During the afternoon, we shared two stories related to celebrating 20 years of Xbox, but this day also helped us learn about some of the insights provided by Phil Spencer, the company’s president, as he spoke to the site. Axios.
You can read: Max Payne and FEAR series are among the more than 70 games Xbox added to its backward compatibility library today
In the interview, the first topic that Spencer touched on was 2002’s Xbox Live, stating that “Live gave us a real-time, direct connection with the community of people playing,” noting that he learned from both positive and negative comments from Live, highlighting friendships made by direct users, demonstrating the potential of an online community.
Also called Kinect, is an accessory that was launched for Xbox 360 in 2010 and was also included in a new release with the first Xbox One. It was a device that was Microsoft’s response to requests from parents who have children with different disabilities and who have different disabilities. Kinect, allowed them to start enjoying Xbox video games.
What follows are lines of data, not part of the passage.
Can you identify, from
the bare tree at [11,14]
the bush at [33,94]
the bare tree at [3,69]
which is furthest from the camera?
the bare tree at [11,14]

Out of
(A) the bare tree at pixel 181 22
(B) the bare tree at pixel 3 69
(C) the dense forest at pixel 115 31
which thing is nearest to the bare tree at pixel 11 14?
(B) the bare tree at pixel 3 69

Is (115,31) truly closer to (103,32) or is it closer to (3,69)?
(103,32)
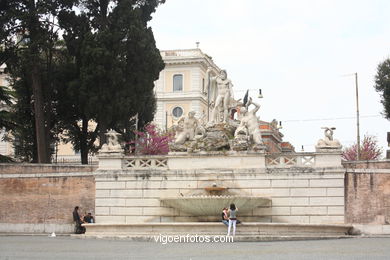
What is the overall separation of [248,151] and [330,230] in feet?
17.8

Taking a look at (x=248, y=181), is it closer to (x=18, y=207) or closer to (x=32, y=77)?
(x=18, y=207)

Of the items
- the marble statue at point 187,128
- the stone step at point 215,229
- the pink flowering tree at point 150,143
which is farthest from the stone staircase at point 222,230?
the pink flowering tree at point 150,143

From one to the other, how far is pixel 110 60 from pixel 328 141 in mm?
12028

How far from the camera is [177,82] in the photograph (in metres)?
70.3

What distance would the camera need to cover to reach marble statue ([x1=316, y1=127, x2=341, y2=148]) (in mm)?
31125

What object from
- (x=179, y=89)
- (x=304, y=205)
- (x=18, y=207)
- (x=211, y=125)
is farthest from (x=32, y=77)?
(x=179, y=89)

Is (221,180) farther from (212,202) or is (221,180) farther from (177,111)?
(177,111)

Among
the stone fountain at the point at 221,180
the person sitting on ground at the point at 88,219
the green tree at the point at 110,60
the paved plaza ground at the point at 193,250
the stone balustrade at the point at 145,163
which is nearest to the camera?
the paved plaza ground at the point at 193,250

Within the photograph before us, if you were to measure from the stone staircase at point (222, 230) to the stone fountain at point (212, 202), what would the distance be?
97.3 inches

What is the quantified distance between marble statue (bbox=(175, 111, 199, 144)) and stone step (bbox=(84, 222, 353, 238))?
20.3 feet

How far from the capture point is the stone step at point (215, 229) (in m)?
26.8

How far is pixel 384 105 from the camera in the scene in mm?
42625

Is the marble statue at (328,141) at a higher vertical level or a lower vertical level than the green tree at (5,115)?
lower

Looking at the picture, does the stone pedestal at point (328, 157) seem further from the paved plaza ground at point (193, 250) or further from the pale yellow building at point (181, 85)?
the pale yellow building at point (181, 85)
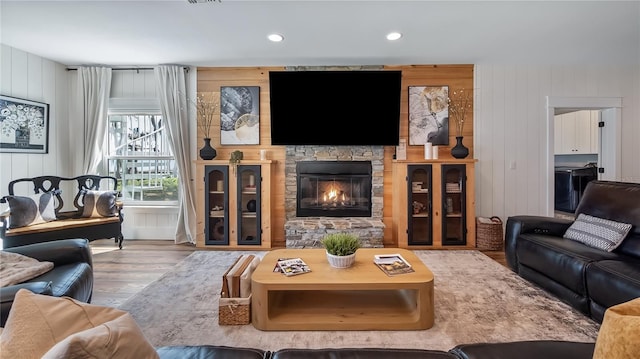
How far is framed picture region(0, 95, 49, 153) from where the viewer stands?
11.6 feet

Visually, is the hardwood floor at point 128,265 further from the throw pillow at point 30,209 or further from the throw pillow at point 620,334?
the throw pillow at point 620,334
Spencer cited the launch of the Kinect as an achievement that demonstrated Microsoft’s ambition to bring games to a larger and more diverse group of people, in an effort to attract about three billion potential players that the Xbox chief noted were “not a gender, race or gender” out of nothing. An approach that is a far cry from the 2001 initial idea that referred to the “legal example of a teenager who gaped in his basement wearing a headset, insulting the person on the other end of the line.”
And of course Phill Spencer was referring to the main Xbox service at the moment, Game Pass, which you might know offers over 100 games, including all of Microsoft’s new premium releases on launch day.
“I know there are a lot of people who like to write [que] We’re burning cash now just to get a future amount of gold at the end, but no, Game Pass is very sustainable at the moment. Spencer said.
He also noted the option of being able to stream some games from the Game Pass library to phones through streaming, noting that “at some point in our future, more people will be part of the Xbox community on mobile than any other device…, just because of the nature of How many cell phones are there.”
To end the interview, Spencer said, “I can’t wait another 20 years on Xbox.”